— BEGIN —

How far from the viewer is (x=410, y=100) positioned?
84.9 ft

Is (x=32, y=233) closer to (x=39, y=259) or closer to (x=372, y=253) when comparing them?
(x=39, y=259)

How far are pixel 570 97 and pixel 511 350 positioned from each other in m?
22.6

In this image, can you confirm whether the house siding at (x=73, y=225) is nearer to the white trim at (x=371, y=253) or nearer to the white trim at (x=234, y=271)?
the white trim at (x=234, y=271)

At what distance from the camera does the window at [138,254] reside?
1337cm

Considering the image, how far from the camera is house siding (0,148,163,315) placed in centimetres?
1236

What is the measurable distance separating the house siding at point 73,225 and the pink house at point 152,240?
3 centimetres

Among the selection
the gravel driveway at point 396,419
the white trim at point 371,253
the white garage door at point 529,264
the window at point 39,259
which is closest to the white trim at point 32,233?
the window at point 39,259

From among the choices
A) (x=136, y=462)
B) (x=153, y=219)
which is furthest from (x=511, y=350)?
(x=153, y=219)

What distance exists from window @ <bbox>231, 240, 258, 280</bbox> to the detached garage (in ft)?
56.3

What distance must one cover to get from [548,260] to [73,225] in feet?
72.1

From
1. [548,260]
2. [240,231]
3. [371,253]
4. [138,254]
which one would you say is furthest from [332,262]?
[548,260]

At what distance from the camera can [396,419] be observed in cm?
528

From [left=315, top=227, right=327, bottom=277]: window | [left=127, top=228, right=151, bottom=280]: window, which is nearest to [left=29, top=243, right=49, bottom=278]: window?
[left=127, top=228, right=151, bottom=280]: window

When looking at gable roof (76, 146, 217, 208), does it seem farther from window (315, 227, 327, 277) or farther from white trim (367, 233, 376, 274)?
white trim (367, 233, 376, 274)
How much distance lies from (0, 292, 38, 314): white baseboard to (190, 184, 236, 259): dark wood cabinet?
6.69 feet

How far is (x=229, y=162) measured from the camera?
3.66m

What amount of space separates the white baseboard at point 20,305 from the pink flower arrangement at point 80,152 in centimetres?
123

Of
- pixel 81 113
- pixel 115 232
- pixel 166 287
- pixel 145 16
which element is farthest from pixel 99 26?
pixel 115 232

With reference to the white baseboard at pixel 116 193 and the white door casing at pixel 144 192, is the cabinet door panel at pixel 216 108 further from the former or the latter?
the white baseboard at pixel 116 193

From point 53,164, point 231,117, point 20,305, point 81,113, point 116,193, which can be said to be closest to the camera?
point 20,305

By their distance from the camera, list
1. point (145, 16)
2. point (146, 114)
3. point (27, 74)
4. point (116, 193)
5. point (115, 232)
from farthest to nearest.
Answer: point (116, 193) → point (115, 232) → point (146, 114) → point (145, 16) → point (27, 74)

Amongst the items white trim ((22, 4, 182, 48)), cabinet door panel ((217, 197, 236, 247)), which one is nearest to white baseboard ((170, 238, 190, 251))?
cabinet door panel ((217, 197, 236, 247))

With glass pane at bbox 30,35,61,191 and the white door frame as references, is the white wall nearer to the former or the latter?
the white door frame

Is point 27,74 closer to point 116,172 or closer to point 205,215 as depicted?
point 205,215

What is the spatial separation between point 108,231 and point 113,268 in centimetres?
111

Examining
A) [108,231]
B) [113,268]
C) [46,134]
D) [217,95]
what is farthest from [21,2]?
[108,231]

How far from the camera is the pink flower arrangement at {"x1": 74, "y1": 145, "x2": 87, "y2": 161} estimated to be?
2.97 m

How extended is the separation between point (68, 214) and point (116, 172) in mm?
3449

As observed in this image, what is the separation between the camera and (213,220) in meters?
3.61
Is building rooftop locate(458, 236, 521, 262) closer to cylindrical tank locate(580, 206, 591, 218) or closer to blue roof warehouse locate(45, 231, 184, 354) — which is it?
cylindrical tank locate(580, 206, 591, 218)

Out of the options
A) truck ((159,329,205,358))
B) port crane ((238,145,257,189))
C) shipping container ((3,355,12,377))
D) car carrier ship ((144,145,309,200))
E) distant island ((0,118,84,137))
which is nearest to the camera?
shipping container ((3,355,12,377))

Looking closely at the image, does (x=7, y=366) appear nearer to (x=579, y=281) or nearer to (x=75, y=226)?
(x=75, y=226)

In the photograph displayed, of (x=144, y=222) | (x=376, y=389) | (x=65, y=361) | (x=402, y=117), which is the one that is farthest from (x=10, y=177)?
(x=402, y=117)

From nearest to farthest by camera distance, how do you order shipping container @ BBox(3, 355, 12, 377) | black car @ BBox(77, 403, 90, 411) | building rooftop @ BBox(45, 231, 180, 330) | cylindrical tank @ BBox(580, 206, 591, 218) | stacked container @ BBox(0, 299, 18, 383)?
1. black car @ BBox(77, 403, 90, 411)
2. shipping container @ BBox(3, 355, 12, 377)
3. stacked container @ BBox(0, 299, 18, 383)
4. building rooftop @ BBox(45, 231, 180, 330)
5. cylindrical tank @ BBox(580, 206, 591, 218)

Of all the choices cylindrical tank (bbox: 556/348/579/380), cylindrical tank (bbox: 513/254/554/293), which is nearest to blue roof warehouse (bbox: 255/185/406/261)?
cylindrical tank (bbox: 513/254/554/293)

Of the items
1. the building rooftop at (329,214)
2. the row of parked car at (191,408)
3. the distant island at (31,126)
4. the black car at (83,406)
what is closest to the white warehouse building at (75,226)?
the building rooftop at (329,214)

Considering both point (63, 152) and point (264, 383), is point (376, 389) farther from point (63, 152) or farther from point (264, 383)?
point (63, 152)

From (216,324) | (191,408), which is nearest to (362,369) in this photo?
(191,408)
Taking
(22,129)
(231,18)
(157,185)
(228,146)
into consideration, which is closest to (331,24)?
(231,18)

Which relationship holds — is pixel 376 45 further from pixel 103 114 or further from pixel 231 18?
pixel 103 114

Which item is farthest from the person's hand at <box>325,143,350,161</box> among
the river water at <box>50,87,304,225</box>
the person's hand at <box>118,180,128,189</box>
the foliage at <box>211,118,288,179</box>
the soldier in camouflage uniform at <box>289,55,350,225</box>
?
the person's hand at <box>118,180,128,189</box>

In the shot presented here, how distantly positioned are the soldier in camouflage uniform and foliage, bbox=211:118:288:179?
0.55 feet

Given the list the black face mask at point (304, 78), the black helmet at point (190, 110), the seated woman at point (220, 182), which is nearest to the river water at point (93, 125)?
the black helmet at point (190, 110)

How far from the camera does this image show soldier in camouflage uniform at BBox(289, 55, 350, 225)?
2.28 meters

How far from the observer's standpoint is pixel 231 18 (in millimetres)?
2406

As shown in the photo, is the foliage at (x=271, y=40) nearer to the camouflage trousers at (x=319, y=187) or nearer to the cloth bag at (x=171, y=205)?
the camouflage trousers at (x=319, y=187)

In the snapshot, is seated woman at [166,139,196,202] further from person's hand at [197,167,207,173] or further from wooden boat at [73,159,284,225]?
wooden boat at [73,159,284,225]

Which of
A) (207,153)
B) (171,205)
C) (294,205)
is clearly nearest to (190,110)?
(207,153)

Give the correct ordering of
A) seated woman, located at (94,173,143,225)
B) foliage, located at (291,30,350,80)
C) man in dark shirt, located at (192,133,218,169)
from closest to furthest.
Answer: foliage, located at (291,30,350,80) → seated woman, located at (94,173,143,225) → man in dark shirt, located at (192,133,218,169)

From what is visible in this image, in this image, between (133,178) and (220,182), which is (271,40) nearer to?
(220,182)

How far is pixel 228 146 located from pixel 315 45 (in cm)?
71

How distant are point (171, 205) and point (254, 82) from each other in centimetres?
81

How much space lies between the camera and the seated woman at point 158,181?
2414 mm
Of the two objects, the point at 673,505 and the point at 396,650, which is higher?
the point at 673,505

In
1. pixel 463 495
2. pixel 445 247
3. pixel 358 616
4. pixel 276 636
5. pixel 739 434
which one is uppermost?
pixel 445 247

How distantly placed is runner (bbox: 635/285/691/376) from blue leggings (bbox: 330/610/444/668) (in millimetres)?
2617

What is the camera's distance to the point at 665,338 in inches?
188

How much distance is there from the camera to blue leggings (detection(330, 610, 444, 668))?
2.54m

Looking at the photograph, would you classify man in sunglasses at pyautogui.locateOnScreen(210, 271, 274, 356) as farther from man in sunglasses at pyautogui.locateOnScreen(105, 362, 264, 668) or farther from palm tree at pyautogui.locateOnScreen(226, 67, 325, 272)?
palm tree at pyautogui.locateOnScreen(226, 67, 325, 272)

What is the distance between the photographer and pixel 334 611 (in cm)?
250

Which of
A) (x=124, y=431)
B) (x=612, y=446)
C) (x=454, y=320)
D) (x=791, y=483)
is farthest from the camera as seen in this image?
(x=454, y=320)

— END —

Reproduce the lines starting with the line containing "How distantly placed" and going on through the last line, changing "blue leggings" to "black leggings" and leaving everything else unchanged.

How distantly placed is runner (bbox: 635/285/691/376) from black leggings (bbox: 330/610/444/668) (in millimetres)?
2617

What is the camera's distance to the point at 665,338 in inches?
188

How much distance is there from the camera to black leggings (detection(330, 610, 444, 668))?
2.54m

Looking at the photograph, would you classify man in sunglasses at pyautogui.locateOnScreen(210, 271, 274, 356) as farther from man in sunglasses at pyautogui.locateOnScreen(105, 362, 264, 668) or farther from palm tree at pyautogui.locateOnScreen(226, 67, 325, 272)?
palm tree at pyautogui.locateOnScreen(226, 67, 325, 272)

What is the distance between the photographer and pixel 334 611 (in cm)?
250

Which of
A) (x=124, y=431)
B) (x=612, y=446)
C) (x=454, y=320)
D) (x=791, y=483)
is farthest from the camera as seen in this image?
(x=454, y=320)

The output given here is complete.